The 2025 Christmas special of Mrs Brown's Boys has managed to sink to what one critic calls "unimaginable new depths" of comedic failure. Broadcast on BBC One on Christmas Day, the show, created by and starring Brendan O'Carroll, has drawn a fiercely negative review from Sean O'Grady, who published his critique on Thursday 25 December 2025.
A Painful Viewing Experience
O'Grady, who has watched the sitcom extensively over its long run, compares the experience to the forced aversion therapy from A Clockwork Orange. He states that while the show has always been painful, this year's festive offering falls far beneath its usual low standard. The special was broadcast in a late slot, around the time many viewers were already asleep, a scheduling decision the reviewer found somewhat merciful.
Excruciating Gags and Lazy Scripts
The review highlights two particularly weak attempts at humour. The first involves an extended and deeply unfunny pub scene where Agnes Brown (O'Carroll) and her friends Winnie McGoogan (Eilish O'Carroll) and Birdie Flanagan (June Rogers) discuss euphemisms for their genitalia.
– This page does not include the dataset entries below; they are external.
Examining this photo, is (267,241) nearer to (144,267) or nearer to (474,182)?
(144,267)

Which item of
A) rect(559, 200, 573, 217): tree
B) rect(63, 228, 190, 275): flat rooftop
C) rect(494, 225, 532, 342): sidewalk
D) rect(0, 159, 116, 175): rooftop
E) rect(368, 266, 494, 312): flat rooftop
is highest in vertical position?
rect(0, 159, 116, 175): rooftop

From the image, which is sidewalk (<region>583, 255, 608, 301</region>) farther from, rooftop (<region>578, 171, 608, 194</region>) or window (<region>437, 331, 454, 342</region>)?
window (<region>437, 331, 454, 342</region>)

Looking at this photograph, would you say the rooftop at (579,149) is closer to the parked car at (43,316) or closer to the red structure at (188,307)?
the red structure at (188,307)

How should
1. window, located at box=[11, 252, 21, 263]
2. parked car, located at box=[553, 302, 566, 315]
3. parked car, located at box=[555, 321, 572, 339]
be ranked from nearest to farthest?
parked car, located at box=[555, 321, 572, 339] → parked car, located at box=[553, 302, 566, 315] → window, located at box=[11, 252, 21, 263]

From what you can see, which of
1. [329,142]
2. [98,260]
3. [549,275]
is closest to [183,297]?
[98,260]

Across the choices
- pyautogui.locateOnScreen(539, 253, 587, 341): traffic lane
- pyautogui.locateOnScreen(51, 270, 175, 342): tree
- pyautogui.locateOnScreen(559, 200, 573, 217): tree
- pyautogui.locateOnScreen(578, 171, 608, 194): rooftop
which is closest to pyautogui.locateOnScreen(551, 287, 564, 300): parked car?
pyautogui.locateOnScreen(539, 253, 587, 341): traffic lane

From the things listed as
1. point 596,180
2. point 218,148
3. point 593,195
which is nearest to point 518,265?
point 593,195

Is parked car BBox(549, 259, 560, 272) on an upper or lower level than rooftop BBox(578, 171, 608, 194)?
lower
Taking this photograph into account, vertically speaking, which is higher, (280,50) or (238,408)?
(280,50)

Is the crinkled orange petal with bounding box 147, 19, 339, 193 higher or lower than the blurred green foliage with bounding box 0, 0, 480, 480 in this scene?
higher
The contrived terms "ladygarden" and "meow meow" build to a punchline from Mammy that O'Grady describes as simply "weird".
The second major failing is a predictable and poorly executed slapstick sequence involving Grandad (Dermot O'Neill) and a VR headset. The joke culminates in him simulating sex with a raw turkey on the kitchen table before falling over, an act deemed utterly devoid of genuine comedic craft.
Nostalgia for Bygone Comedy
The critique suggests that Mrs Brown's Boys now feels so poorly assembled it evokes a strange nostalgia for the more skilled smut of Benny Hill or the honest efforts of Little and Large. O'Grady concludes that the scripts are lazy, the actors poor, and the storyline virtually non-existent.
Despite the scathing assessment, the reviewer acknowledges the show still pulls a decent audience to justify its place in the BBC's Christmas and New Year schedule. However, he openly questions why the BBC continues to commission the series with public funds given its apparent decline in quality, ending with the damning verdict: "Bunch of meow meows, the lot of them."